■ Work to be completed
Transcribe word for word the lines spanning the line with "Within the scene, is" through the end of the records.

[Spatial reasoning records]
........

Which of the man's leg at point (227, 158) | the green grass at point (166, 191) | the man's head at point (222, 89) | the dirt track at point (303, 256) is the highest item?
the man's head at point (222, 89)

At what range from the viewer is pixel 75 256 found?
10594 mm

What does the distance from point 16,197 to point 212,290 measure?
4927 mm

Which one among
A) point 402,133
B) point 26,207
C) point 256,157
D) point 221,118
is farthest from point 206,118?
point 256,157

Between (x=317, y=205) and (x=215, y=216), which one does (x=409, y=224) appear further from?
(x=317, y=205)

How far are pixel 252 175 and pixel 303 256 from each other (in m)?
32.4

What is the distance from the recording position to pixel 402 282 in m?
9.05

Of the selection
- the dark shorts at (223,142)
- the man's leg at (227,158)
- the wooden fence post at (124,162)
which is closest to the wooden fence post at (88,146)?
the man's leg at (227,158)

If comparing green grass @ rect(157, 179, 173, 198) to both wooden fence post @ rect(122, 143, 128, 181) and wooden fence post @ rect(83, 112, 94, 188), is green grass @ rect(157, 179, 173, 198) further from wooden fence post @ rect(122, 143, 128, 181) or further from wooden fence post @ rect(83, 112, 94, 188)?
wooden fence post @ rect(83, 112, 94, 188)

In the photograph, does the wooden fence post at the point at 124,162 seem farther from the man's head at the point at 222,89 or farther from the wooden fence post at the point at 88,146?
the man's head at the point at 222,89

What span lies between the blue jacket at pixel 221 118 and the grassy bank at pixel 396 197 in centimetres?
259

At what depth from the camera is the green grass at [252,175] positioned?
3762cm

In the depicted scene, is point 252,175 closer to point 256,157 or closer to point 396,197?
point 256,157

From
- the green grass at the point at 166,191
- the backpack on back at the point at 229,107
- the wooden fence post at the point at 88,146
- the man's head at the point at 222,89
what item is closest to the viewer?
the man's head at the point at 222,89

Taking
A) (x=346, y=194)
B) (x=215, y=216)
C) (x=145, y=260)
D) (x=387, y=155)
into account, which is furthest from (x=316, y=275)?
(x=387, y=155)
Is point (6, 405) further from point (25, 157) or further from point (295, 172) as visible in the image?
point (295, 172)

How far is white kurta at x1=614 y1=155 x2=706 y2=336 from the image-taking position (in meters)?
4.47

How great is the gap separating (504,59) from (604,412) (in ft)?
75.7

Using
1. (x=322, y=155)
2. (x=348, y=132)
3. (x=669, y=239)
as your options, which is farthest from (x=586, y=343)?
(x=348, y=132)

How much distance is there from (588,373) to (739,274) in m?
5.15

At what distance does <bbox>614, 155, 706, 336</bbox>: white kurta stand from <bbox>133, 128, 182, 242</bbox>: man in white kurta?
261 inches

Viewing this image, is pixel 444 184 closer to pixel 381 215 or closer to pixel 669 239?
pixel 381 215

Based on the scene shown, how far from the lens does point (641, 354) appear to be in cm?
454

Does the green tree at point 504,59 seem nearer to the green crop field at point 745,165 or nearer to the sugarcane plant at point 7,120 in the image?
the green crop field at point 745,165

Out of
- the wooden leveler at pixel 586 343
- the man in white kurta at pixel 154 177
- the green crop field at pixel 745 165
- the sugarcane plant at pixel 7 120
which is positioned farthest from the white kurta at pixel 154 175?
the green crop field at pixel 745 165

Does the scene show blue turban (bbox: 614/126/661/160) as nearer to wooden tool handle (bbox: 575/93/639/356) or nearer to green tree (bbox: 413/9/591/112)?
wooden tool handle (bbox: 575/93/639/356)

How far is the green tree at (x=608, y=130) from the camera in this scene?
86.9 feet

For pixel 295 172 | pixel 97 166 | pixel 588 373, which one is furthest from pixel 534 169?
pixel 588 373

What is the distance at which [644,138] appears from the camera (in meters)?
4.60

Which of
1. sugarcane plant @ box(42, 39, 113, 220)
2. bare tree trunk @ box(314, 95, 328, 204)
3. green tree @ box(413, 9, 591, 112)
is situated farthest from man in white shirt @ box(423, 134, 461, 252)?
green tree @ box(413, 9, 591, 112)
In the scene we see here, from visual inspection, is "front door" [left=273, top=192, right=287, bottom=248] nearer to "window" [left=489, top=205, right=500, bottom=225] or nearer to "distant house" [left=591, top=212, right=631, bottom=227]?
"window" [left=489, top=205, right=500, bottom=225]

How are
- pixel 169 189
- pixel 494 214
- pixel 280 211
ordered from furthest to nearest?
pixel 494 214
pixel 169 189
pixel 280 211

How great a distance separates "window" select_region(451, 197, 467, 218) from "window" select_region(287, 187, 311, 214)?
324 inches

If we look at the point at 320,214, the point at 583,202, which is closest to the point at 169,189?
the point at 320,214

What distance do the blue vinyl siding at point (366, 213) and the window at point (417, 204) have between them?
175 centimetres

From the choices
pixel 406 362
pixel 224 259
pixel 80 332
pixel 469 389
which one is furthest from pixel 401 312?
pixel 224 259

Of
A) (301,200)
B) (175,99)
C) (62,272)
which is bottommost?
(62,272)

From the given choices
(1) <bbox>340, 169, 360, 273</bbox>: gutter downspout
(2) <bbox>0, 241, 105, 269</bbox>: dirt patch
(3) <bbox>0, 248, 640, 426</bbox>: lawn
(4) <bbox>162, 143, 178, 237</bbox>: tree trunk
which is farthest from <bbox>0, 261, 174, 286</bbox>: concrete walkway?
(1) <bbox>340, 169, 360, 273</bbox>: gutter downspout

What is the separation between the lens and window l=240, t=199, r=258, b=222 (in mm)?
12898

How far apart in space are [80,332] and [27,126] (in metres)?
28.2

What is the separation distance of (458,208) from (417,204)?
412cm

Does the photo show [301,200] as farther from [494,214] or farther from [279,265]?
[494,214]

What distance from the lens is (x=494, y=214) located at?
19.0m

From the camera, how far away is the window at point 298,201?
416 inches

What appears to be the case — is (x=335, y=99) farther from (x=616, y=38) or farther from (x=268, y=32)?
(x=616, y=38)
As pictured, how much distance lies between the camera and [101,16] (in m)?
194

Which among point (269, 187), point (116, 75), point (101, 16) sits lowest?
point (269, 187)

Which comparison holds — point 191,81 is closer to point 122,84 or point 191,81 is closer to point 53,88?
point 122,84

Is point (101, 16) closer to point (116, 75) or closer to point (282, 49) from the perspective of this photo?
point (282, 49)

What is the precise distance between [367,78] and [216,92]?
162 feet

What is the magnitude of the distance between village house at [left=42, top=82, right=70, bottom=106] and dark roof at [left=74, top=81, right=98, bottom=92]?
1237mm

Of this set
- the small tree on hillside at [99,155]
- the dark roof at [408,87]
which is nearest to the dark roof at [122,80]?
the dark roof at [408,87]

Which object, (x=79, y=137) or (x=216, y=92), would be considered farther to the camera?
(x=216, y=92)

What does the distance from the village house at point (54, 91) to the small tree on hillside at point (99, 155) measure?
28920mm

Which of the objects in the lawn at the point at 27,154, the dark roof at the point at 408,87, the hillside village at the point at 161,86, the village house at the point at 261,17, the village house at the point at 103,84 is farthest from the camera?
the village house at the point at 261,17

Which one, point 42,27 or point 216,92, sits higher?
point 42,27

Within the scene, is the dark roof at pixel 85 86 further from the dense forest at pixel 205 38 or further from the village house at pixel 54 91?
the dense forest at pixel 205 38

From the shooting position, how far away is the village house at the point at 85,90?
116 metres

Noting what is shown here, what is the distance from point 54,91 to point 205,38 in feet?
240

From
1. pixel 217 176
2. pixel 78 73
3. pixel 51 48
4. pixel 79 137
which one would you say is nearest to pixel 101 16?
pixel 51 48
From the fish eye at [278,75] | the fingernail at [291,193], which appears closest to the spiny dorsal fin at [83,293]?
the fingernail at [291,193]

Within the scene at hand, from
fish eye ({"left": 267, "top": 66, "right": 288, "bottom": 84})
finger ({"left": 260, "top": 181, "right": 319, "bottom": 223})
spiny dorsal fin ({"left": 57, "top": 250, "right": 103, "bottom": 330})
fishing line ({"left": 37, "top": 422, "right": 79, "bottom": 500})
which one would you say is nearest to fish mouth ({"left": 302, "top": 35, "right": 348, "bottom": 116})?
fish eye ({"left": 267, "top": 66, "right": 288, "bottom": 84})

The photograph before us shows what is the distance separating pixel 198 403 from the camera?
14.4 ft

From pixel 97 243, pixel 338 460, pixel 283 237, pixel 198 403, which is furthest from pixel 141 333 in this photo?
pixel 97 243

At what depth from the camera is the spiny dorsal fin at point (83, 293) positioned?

........

■ Result for this exercise
Within the scene, is the dark roof at pixel 85 86 further from the dense forest at pixel 205 38 or further from the village house at pixel 54 91?
the dense forest at pixel 205 38

From the shooting position, how far away is the village house at the point at 85,90?
116 metres

Noting what is shown here, what is the distance from point 54,91 to point 205,38 in feet?
240

From
1. pixel 217 176
2. pixel 78 73
3. pixel 51 48
4. pixel 79 137
which one would you say is nearest to pixel 101 16?
pixel 51 48
From the fish eye at [278,75] | the fingernail at [291,193], which appears closest to the spiny dorsal fin at [83,293]?
the fingernail at [291,193]

Within the scene at hand, from
fish eye ({"left": 267, "top": 66, "right": 288, "bottom": 84})
finger ({"left": 260, "top": 181, "right": 319, "bottom": 223})
spiny dorsal fin ({"left": 57, "top": 250, "right": 103, "bottom": 330})
fishing line ({"left": 37, "top": 422, "right": 79, "bottom": 500})
which one would you say is nearest to fish mouth ({"left": 302, "top": 35, "right": 348, "bottom": 116})?
fish eye ({"left": 267, "top": 66, "right": 288, "bottom": 84})

The photograph before us shows what is the distance separating pixel 198 403 from the camera?
14.4 ft

From pixel 97 243, pixel 338 460, pixel 283 237, pixel 198 403, which is furthest from pixel 141 333 in this photo?
pixel 97 243

At what depth from the camera is the spiny dorsal fin at point (83, 293) positioned?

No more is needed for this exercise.